(TAREFAS A FAZER)
A: No trecho sobre o processo contra Leréia, quantos votos a favor a proposta de suspensão recebeu no plenário?
B: Prossiga com o trecho sobre o processo contra Leréia a partir do ponto em que ele termina.

Em seu voto, Brito alegou que o comportamento de Leréia não justificava a aplicação da pena de cassação, mas considerou “censurável” as relações do parlamentar goiano com Cachoeira. Para ele, as ligações telefônicas do tucano com o contraventor revelaram uma “evidente relação de intimidade que pôs em dúvida a lisura dos atos do parlamentar e a seriedade do próprio Parlamento”. Mesmo assim, sugeriu apenas uma suspensão de 90 dias. E foi essa proposta que seguiu para o plenário, em 23 de abril de 2014, aprovada por 353 votos a favor e 26 contra, sendo que 25 desses de parlamentares são do PT (com meu apoio). Importante ressaltar que o PT liberou a sua bancada.
O voto em separado feito pelos parlamentares contrários ao parecer foi justificado em plenário pelo deputado petista Dr. Rosinha:
“Os deputados abaixo assinados requerem, com base no art. 182, parágrafo único, do Regimento Interno da Câmara dos Deputados, seja publicada a seguinte declaração de voto referente à Representação nº 17-A, de 2012, que estamos votando.

(ENTRADAS LISTADAS)
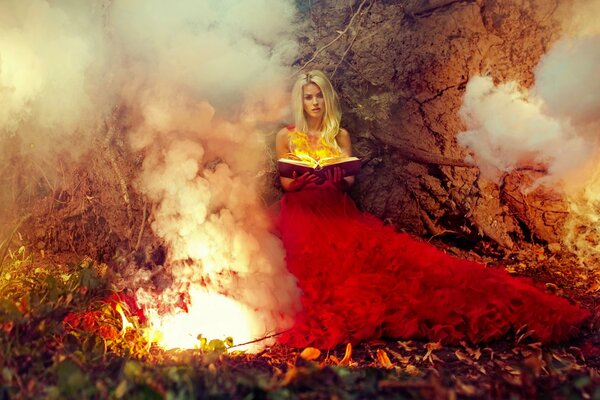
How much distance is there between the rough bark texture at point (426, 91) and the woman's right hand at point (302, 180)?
2.79 feet

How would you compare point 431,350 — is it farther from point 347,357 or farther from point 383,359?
point 347,357

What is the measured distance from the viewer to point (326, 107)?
17.0 feet

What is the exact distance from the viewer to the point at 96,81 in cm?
480

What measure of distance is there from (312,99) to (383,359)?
2563 mm

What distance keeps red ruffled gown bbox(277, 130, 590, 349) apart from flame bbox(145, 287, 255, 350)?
328 millimetres

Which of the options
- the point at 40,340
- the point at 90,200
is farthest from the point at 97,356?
the point at 90,200

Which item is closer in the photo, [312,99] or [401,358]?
[401,358]

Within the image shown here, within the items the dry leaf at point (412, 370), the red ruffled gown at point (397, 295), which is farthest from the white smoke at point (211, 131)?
the dry leaf at point (412, 370)

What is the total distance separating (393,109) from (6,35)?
3696 millimetres

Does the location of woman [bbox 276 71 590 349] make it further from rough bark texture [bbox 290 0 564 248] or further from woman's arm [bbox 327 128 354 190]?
rough bark texture [bbox 290 0 564 248]

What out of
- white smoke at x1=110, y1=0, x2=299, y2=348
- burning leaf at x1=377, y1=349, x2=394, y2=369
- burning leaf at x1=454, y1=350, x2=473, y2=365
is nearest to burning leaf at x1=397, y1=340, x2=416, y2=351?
burning leaf at x1=377, y1=349, x2=394, y2=369

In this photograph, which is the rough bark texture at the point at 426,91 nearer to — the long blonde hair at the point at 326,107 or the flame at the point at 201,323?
the long blonde hair at the point at 326,107

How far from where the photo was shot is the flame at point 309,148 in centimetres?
514

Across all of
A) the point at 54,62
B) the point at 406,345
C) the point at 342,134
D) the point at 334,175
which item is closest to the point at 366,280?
the point at 406,345
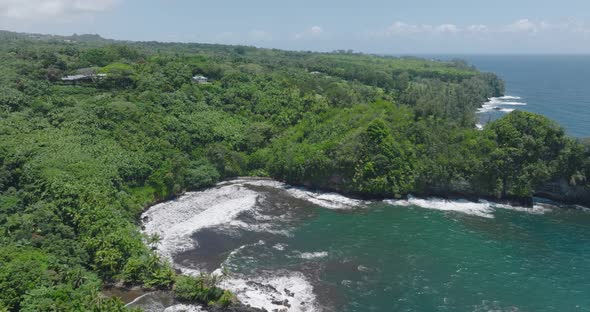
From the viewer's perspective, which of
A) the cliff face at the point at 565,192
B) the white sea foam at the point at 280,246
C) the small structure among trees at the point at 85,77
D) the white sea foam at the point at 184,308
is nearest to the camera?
the white sea foam at the point at 184,308

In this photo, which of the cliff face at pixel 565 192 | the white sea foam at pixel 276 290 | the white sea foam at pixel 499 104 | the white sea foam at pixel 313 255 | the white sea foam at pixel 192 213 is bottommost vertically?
the white sea foam at pixel 276 290

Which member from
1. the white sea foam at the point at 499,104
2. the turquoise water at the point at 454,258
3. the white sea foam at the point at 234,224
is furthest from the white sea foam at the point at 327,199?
the white sea foam at the point at 499,104

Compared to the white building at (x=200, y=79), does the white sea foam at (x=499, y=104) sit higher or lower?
lower

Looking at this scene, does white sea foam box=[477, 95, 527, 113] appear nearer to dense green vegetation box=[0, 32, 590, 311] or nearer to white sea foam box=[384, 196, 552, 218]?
dense green vegetation box=[0, 32, 590, 311]

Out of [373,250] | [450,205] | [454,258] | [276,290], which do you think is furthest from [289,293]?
[450,205]

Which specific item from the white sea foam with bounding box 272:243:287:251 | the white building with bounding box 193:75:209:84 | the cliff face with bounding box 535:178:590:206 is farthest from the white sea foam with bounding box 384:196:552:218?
the white building with bounding box 193:75:209:84

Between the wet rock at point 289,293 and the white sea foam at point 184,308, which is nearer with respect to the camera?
the white sea foam at point 184,308

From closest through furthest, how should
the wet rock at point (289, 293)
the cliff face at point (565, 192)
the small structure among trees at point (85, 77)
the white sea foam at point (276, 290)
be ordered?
the white sea foam at point (276, 290) < the wet rock at point (289, 293) < the cliff face at point (565, 192) < the small structure among trees at point (85, 77)

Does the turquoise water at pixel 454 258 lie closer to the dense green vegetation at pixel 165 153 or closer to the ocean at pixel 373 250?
the ocean at pixel 373 250
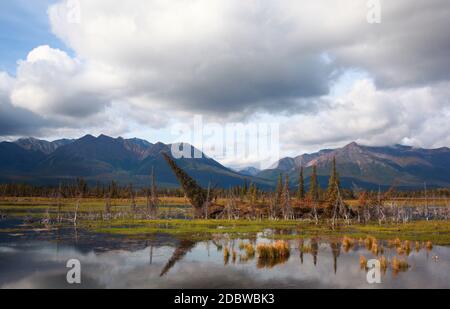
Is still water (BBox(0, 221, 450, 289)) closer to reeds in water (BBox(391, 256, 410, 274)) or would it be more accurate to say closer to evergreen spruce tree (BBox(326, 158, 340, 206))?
reeds in water (BBox(391, 256, 410, 274))

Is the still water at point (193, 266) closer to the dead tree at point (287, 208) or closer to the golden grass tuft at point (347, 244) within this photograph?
the golden grass tuft at point (347, 244)

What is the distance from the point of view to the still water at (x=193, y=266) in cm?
3167

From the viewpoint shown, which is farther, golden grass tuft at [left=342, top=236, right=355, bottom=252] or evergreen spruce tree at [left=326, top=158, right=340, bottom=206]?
evergreen spruce tree at [left=326, top=158, right=340, bottom=206]

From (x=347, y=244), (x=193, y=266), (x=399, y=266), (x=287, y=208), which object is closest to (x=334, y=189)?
(x=287, y=208)

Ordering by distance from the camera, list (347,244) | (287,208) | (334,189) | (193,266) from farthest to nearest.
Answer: (334,189), (287,208), (347,244), (193,266)

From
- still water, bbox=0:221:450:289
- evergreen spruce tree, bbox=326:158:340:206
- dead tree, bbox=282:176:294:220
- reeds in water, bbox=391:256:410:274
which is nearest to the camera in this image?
still water, bbox=0:221:450:289

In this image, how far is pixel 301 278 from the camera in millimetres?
33406

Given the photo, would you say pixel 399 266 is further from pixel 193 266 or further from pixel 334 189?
pixel 334 189

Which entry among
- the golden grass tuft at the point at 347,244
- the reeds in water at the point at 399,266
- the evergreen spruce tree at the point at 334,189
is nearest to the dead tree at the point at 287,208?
the evergreen spruce tree at the point at 334,189

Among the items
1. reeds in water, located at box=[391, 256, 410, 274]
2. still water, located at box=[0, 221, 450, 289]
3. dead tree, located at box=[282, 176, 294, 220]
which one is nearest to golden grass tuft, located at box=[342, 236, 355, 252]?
still water, located at box=[0, 221, 450, 289]

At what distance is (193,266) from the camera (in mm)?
38094

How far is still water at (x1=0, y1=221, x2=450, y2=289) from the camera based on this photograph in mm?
31672

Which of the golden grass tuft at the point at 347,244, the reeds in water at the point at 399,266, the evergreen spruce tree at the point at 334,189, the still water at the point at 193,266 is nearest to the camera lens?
the still water at the point at 193,266
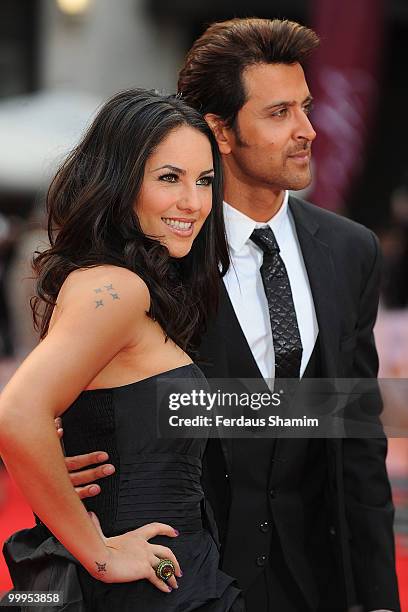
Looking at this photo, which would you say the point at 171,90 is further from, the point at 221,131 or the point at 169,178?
the point at 169,178

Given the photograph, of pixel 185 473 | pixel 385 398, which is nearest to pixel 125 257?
pixel 185 473

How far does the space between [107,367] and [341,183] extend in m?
7.43

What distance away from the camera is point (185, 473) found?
2.48 metres

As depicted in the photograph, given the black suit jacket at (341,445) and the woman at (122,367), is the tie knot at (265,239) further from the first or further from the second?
the woman at (122,367)

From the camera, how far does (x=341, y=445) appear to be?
327 cm

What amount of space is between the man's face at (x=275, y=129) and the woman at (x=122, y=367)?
594 millimetres

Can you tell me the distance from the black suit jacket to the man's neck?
4.4 inches

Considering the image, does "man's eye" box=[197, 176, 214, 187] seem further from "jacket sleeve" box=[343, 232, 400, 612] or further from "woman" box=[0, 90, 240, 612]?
"jacket sleeve" box=[343, 232, 400, 612]

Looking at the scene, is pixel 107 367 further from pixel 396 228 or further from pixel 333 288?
pixel 396 228

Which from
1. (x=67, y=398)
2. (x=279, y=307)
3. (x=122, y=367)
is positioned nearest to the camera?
(x=67, y=398)

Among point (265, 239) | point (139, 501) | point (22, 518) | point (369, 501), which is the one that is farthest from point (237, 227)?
point (22, 518)

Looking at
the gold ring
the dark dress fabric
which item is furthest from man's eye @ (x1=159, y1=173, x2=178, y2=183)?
the gold ring

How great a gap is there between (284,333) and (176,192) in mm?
777

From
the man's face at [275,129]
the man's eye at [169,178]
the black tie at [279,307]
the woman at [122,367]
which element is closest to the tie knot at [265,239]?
the black tie at [279,307]
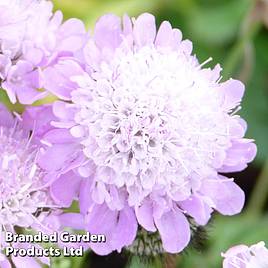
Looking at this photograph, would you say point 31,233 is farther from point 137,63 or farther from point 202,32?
point 202,32

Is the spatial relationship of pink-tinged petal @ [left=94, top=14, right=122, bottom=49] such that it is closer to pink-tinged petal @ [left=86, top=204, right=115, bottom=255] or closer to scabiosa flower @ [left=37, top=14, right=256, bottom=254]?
scabiosa flower @ [left=37, top=14, right=256, bottom=254]

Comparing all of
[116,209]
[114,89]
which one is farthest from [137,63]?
[116,209]

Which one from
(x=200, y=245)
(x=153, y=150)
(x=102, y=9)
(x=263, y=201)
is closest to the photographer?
(x=153, y=150)

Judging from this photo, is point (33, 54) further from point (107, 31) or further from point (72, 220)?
point (72, 220)

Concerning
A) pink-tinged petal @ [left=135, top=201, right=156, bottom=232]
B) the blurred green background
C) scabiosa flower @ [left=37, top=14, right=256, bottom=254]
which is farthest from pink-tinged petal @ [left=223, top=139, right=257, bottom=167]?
the blurred green background

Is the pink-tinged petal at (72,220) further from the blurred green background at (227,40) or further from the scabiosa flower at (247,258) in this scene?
the blurred green background at (227,40)
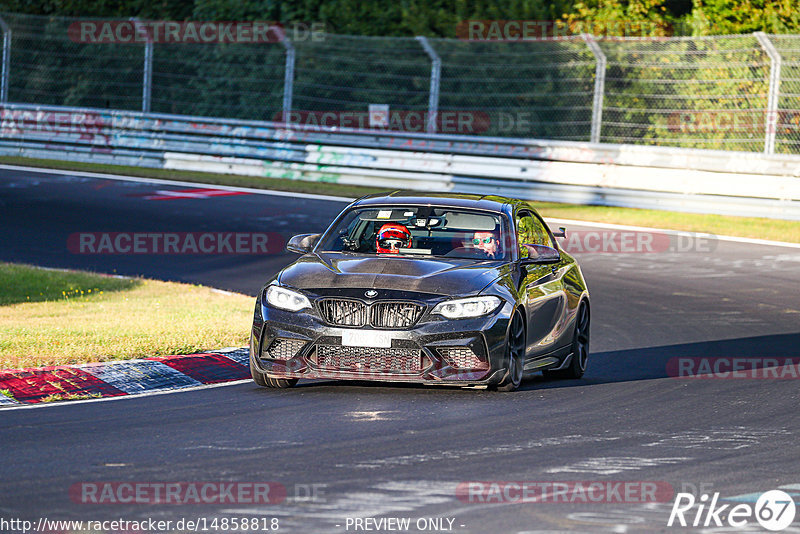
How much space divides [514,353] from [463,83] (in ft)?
61.0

(RESPOSTAS)
A: 353 votos a favor.

B:
Votamos não ao parecer do Conselho de Ética e Decoro Parlamentar, por entendermos haver elementos que justifiquem a cassação do mandato e não a simples suspensão do exercício de mandato.” Assinaram o documento Iriny Lopes, Luci Choinack, Érica Kokai, Fátima Bezerra, Maria do Rosário, Iara Bernardi, Margarida Salomão, Amauri Teixeira, Pepe Vargas, Bohn Gass, Ronaldo Zulke, Artur Bruno, Dr. Rosinha, Paulo Teixeira, Fernando Ferro, Afonso Florence, Padre Ton, Henrique Fontana, Jorge Bittar, Padre João, Waldenor Pereira, Assis do Couto, Newton Lima, Renato Simões, Odair Cunha.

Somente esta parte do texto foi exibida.